Explanation.—For the removal of doubts, it is hereby declared that—
(a) an application may be made for compensation before the Appellate Tribunal only after either the Commission or the Appellate Tribunal on appeal under clause (a) of sub-section(1) of section 53A of the Act, has determined in a proceeding before it that violation of the provisions of the Act has taken place, or if provisions of section 42A or sub-section(2) of section 53Q of the Act are attracted.
(b) enquiry to be conducted under sub-section(3) shall be for the purpose of determining the eligibility and quantum of compensation due to a person applying for the same, and not for examining afresh the findings of the Commission or the Appellate Tribunal on whether any violation of the Act has taken place.
Following are the similarities and differences between Sections 42A and 53N:
1. Section 42A applies to violation of specific directions/orders issued against a specific enterprise, whereas Section 53N applies to situations covered by Section 42A as well as to subsequent violations of Chapter II of the Act (which contains Sections 3, 4 and 6) by the same enterprise. In other words, the scope of Section 53N is broader and in either instance, it is the COMPAT that shall decide an application for compensation.
2. Under both provisions, an application for compensation may be moved by “any person” who is aggrieved either by violation of the CCI’s directions/orders by an enterprise against which the directions/orders were issued, or by a violation of the Act itself by such an enterprise subsequent or prior to the its conduct being declared as anti-competitive by the CCI or the COMPAT.

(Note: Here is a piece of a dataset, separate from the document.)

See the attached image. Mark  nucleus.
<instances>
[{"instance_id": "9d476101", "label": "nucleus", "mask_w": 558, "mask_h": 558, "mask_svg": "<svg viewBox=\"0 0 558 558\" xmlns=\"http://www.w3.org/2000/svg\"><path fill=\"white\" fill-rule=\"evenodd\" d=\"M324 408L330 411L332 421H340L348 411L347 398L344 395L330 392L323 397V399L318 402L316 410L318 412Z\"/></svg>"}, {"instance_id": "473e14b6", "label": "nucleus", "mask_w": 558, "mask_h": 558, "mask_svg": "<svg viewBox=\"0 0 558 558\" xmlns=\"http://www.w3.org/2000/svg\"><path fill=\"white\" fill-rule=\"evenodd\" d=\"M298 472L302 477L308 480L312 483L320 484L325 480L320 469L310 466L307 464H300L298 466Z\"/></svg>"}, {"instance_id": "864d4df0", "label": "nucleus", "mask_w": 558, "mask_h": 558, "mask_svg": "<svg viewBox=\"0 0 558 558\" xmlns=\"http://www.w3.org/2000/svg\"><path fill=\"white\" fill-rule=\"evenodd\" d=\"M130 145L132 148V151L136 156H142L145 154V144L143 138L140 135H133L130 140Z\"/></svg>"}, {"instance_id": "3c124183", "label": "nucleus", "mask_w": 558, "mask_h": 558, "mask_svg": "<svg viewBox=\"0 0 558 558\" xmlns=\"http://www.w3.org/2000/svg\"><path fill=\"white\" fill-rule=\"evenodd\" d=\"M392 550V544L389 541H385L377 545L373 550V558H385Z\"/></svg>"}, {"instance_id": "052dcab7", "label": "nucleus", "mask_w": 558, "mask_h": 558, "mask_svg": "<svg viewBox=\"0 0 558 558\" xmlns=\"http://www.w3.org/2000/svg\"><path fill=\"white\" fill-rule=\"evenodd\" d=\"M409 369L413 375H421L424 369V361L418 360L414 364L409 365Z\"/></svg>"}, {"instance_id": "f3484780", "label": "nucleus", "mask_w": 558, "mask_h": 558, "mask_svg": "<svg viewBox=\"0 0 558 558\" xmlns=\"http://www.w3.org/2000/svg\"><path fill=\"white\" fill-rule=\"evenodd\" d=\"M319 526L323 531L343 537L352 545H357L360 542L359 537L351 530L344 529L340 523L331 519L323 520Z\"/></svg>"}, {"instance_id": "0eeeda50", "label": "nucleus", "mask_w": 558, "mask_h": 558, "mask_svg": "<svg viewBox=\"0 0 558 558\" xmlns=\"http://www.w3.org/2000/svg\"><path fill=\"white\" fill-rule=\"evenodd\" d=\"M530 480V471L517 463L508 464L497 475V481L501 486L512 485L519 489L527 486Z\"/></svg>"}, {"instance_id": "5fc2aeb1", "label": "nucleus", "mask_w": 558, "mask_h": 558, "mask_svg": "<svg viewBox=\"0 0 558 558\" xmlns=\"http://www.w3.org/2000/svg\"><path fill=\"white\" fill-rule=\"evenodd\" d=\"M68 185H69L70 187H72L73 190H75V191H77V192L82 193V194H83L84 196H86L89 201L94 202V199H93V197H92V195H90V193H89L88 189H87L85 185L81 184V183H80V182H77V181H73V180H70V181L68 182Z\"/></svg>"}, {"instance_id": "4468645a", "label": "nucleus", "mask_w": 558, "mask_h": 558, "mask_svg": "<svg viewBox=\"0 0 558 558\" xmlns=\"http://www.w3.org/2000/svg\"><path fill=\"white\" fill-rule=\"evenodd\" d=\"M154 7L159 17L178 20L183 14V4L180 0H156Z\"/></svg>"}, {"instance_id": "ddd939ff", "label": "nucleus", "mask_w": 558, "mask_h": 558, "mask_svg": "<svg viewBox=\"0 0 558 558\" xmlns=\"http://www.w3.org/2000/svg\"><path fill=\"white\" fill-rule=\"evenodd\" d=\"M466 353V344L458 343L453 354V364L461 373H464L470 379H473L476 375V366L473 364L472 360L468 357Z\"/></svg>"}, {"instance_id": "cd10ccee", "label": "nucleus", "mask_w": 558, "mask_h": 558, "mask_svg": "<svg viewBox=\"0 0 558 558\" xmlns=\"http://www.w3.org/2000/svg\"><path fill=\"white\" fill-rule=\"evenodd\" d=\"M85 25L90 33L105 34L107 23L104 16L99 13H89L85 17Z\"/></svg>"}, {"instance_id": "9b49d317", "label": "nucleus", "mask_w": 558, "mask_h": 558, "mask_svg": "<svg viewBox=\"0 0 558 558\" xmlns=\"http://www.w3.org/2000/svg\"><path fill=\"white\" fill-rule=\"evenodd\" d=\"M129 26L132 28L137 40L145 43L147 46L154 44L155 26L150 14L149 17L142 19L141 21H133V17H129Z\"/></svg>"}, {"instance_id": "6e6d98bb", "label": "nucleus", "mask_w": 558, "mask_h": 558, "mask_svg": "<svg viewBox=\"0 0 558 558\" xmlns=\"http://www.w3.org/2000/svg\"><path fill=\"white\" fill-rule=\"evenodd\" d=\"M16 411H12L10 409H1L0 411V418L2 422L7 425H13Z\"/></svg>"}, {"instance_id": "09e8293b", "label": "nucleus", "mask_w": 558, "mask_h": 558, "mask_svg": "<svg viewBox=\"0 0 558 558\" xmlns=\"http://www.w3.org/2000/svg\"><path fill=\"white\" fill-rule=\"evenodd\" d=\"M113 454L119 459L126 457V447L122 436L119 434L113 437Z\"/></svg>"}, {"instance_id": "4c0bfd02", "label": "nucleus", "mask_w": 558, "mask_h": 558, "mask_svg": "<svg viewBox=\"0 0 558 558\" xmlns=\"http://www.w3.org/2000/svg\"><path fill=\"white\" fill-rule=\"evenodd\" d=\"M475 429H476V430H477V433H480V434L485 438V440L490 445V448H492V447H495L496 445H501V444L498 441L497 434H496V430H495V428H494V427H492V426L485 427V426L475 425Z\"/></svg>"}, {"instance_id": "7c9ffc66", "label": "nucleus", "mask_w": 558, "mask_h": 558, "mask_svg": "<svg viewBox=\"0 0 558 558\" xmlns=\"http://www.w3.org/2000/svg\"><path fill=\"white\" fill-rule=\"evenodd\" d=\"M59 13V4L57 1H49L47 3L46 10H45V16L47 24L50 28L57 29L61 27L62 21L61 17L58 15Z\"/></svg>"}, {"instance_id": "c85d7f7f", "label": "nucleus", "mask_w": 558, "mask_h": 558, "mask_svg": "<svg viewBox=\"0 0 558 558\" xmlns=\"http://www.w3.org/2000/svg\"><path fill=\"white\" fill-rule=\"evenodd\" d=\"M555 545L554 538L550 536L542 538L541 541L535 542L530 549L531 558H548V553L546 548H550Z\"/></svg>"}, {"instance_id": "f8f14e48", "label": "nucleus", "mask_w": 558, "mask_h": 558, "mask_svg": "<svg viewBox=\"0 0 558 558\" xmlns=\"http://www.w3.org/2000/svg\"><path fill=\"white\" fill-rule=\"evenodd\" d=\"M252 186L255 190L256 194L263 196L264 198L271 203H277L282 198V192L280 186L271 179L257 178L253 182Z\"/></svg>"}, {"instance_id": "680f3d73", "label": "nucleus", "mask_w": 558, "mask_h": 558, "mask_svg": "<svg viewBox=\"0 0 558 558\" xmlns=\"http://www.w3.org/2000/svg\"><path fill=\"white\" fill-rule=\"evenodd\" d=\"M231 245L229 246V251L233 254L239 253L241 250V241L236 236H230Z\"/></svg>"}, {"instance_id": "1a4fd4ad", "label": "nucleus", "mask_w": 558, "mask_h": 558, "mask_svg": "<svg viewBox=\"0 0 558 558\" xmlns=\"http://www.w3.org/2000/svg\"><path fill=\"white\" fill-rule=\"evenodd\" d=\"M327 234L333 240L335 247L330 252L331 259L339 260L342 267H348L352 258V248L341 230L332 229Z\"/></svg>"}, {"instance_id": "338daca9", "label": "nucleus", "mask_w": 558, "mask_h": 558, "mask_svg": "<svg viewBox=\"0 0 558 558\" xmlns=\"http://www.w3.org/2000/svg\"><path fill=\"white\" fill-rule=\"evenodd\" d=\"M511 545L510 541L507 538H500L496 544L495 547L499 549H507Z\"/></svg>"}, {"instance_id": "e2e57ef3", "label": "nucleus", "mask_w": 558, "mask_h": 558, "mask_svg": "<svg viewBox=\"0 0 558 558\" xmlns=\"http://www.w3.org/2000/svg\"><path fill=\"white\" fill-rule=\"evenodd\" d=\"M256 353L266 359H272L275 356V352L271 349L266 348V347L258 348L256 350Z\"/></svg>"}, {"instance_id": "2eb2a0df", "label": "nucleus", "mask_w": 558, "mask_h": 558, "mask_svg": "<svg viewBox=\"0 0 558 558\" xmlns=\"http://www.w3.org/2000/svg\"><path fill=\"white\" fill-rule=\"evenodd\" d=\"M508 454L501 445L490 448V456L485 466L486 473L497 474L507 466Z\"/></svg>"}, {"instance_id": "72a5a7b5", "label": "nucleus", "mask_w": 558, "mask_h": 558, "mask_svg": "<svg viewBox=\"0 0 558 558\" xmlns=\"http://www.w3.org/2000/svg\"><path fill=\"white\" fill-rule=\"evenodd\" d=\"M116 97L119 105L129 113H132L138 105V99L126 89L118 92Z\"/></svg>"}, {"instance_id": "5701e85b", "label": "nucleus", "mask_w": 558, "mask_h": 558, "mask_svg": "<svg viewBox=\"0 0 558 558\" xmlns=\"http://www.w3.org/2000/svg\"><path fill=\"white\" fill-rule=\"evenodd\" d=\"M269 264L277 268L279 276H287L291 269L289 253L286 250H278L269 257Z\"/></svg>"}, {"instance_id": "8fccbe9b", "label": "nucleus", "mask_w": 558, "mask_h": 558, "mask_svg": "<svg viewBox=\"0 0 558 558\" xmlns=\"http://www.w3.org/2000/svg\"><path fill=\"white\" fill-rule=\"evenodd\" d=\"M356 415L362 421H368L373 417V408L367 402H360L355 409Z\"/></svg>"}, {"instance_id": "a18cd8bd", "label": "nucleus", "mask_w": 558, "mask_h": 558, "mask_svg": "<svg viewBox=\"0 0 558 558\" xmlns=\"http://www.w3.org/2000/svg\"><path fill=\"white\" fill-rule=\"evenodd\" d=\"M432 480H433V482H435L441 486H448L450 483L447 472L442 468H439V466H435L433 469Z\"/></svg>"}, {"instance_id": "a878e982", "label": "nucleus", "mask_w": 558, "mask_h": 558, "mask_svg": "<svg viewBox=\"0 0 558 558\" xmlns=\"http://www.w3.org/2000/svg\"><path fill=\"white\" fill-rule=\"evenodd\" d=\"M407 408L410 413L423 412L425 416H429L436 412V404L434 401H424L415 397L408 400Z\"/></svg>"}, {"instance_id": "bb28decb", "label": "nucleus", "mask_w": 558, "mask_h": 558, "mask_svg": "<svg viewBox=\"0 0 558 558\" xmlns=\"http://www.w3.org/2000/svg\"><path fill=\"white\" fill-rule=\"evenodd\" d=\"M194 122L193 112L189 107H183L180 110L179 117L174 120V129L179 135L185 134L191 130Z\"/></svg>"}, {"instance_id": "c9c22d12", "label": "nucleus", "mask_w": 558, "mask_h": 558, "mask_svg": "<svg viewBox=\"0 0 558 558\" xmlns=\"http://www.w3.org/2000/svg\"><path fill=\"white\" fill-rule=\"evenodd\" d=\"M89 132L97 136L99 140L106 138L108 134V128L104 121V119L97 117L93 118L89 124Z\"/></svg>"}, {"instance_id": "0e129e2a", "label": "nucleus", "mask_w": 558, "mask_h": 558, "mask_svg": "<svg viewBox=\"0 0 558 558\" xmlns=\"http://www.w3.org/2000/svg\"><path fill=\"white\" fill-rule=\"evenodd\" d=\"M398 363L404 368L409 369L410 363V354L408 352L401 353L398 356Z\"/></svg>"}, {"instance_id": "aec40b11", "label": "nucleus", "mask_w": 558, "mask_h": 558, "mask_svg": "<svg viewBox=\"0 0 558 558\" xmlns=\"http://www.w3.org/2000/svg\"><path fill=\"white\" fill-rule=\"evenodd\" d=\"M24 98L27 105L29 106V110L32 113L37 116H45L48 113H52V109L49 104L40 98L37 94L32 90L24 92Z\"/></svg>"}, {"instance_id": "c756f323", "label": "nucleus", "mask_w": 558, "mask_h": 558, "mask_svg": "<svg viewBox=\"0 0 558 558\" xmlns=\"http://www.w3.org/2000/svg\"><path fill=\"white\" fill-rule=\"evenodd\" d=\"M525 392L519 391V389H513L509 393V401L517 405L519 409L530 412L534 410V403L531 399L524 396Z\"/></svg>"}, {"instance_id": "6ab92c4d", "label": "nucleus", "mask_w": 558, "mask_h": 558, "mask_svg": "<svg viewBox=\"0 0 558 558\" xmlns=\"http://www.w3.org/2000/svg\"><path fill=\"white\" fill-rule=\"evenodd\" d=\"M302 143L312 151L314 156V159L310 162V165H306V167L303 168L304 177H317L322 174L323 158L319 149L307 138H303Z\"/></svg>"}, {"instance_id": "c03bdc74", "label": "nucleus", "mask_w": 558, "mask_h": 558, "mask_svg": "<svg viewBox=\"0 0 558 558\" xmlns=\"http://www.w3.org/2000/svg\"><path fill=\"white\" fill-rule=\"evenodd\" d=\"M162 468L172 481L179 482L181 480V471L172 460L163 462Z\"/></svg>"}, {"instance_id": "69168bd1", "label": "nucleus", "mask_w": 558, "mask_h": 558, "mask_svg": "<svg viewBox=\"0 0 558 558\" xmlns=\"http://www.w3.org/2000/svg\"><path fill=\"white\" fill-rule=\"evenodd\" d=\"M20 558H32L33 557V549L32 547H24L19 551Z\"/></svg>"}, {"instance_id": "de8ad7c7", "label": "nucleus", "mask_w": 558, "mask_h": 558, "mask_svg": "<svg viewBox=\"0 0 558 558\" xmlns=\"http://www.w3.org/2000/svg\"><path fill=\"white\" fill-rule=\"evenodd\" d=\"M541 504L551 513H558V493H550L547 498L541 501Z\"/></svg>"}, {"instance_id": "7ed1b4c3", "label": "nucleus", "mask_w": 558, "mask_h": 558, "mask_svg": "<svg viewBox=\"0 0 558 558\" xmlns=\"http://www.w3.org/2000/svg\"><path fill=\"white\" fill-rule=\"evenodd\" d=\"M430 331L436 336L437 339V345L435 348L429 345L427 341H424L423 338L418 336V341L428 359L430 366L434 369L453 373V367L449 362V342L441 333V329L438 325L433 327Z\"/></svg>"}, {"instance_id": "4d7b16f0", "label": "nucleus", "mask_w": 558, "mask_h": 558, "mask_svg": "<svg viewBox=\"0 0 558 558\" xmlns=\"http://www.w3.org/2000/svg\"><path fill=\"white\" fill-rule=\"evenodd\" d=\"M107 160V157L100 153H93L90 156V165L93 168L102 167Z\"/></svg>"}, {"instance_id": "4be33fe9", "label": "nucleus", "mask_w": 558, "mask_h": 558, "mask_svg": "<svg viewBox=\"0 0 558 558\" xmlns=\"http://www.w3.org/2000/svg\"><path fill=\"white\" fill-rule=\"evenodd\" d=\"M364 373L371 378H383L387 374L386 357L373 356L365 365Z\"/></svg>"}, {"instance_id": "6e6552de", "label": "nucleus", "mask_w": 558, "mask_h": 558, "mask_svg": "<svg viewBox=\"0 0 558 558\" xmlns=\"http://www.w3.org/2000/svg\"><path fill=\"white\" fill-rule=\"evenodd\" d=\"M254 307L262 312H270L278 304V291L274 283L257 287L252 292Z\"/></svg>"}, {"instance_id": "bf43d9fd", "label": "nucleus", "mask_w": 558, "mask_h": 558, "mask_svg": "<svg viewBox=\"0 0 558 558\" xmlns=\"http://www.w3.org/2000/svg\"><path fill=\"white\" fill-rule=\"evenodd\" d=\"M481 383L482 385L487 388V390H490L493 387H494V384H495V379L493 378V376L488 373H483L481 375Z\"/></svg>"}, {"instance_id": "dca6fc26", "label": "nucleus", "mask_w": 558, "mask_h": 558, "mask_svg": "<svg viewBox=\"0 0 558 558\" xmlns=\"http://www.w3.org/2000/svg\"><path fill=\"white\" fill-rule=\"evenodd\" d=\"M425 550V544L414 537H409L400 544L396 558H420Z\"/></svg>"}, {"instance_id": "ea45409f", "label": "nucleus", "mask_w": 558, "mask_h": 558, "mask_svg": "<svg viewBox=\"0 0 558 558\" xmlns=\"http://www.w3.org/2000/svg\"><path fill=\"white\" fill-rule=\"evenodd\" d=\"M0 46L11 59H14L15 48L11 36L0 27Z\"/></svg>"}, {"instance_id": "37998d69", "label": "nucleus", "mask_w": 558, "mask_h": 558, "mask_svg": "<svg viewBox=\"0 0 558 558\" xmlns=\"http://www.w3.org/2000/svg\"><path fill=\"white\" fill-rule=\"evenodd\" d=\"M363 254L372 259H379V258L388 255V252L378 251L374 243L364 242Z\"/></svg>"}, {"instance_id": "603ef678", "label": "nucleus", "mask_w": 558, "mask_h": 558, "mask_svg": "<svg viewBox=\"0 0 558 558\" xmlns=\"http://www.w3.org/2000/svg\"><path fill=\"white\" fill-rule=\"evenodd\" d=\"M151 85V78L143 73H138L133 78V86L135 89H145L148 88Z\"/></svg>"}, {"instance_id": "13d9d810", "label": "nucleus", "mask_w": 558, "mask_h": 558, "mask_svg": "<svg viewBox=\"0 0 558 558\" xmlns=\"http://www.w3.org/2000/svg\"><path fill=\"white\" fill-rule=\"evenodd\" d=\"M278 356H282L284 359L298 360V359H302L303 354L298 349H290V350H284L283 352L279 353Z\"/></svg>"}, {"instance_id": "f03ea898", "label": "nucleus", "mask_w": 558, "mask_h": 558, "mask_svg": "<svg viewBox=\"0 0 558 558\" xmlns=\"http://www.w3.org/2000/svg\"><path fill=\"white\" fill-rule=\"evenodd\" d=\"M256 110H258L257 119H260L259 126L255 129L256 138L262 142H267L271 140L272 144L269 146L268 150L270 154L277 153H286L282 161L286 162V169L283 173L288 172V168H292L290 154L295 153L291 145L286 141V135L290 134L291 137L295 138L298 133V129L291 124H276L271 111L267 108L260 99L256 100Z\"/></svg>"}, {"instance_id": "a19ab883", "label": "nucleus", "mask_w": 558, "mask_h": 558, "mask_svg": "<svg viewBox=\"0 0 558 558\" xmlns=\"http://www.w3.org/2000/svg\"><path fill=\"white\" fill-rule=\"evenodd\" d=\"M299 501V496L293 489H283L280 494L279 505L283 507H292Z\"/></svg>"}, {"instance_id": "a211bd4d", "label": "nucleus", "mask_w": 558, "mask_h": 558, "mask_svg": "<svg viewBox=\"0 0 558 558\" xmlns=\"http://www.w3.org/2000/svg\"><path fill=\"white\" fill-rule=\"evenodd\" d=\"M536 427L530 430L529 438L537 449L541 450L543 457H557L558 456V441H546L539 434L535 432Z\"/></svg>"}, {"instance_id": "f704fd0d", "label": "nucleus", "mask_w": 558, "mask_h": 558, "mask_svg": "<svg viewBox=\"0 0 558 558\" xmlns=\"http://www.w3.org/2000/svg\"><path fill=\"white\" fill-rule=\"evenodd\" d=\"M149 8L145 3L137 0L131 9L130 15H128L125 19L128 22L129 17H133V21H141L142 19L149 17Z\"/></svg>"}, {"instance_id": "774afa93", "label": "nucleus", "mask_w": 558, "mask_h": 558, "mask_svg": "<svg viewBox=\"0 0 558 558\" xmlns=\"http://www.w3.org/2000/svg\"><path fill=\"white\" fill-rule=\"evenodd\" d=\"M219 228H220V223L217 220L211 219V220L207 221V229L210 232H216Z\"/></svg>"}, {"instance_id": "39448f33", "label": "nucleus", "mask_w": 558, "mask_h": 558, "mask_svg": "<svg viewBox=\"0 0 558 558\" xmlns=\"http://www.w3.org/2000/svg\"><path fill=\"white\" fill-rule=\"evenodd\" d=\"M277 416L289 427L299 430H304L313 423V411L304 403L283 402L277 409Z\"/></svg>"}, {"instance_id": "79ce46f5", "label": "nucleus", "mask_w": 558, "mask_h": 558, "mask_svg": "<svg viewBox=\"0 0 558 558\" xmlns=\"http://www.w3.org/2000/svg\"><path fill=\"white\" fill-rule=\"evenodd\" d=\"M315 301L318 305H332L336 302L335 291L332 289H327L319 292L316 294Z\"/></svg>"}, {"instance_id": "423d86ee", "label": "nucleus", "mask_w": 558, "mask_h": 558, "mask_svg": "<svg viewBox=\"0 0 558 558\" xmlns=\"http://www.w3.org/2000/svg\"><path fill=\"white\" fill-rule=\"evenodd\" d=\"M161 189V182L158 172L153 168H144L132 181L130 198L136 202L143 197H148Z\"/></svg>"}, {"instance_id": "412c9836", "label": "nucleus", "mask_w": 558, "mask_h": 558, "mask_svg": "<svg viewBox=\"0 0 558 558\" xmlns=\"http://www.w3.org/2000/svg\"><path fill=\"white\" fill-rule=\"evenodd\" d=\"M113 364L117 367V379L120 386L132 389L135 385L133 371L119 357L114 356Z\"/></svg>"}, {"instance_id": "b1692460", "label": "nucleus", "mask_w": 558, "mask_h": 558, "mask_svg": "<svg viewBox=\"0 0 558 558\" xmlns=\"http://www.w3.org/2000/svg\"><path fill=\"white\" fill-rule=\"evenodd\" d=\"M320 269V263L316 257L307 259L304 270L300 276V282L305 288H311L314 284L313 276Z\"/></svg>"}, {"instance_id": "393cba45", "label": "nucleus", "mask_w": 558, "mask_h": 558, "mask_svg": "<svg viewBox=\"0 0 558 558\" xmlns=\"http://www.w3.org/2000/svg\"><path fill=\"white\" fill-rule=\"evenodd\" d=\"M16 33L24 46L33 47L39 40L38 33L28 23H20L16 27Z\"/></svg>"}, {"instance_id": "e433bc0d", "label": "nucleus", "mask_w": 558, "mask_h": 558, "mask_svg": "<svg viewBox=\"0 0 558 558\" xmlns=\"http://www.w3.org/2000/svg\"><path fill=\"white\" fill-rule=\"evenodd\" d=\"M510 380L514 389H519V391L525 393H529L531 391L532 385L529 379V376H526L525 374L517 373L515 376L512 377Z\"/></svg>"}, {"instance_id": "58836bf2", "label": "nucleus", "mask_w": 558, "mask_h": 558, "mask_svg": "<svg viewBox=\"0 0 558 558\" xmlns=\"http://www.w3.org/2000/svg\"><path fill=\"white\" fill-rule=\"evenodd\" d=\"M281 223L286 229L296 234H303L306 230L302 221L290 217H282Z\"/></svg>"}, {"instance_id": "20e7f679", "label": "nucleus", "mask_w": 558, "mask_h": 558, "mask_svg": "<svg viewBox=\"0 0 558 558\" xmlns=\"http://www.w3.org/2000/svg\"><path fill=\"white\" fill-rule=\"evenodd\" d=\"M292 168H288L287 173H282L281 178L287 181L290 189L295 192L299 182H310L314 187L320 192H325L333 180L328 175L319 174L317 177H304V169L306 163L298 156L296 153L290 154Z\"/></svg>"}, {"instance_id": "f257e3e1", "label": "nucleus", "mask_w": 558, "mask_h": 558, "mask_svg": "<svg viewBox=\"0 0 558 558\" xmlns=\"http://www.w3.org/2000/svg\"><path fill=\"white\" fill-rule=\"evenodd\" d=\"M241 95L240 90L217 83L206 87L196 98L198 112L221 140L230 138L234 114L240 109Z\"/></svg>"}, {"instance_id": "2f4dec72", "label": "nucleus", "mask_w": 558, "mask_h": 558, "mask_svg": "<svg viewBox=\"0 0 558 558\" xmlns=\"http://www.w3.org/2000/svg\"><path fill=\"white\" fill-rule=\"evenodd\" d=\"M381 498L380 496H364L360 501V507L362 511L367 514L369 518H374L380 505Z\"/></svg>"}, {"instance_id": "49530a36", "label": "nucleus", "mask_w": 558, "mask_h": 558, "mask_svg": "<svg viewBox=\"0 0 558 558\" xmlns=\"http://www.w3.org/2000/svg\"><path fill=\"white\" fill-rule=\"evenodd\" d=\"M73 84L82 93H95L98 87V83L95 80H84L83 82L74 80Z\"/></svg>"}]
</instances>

Critically, Section 53N(1) read with the Explanation (a) to Section 53N answers the queries raised in the post. An application for compensation against an enterprise such as X may be moved only after its conduct has been found violative of the Act either by the CCI or COMPAT. Further, such an application can be moved by “any person” who has suffered damage or loss as a result of the conduct. Therefore, if X’s conduct with Y has been found anti-competitive, and X has entered into identical/similar transactions with P and Z in the past or future, Y,P and Z may all apply to COMPAT for compensation against X.

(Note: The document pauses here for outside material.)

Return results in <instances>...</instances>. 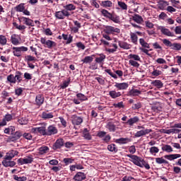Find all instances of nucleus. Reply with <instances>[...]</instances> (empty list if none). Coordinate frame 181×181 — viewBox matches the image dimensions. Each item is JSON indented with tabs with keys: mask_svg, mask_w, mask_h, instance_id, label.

However, as the explanation implicitly clarifies, the finding with respect to X’s conduct cannot be directly applied/extended to an agreement between A and B, even if the agreement is identical/similar to the X’s agreement with Y, until it is determined afresh by the CCI or COMPAT (in appeal) that such agreement between A and B is violative of the Act.
Simply put, if a certain conduct of a party has been found violative of the Act, the Commission need not revisit the illegality of the party’s conduct over and over again in order to award compensation to parties affected by the party’s conduct. However, if a stranger to the earlier proceedings indulges in identical/similar conduct, it needs to be investigated and a fresh finding must be arrived at.
The other important caveat is that if a party’s conduct involves abuse of dominance under Section 4 of the Act, it may not be possible to extend the findings arrived at in one case to past or future conduct since it would need to be ascertained if the party was in a position of dominance in each of the impugned transactions. This is because under Section 4, only the conduct of dominant parties may be investigated. Therefore, if a party is no more dominant at the time of the subsequent transaction, the earlier finding may not be valid, which means a de novo investigation is necessary to arrive at the finding of abuse of dominance.
Comments and corrections are welcome!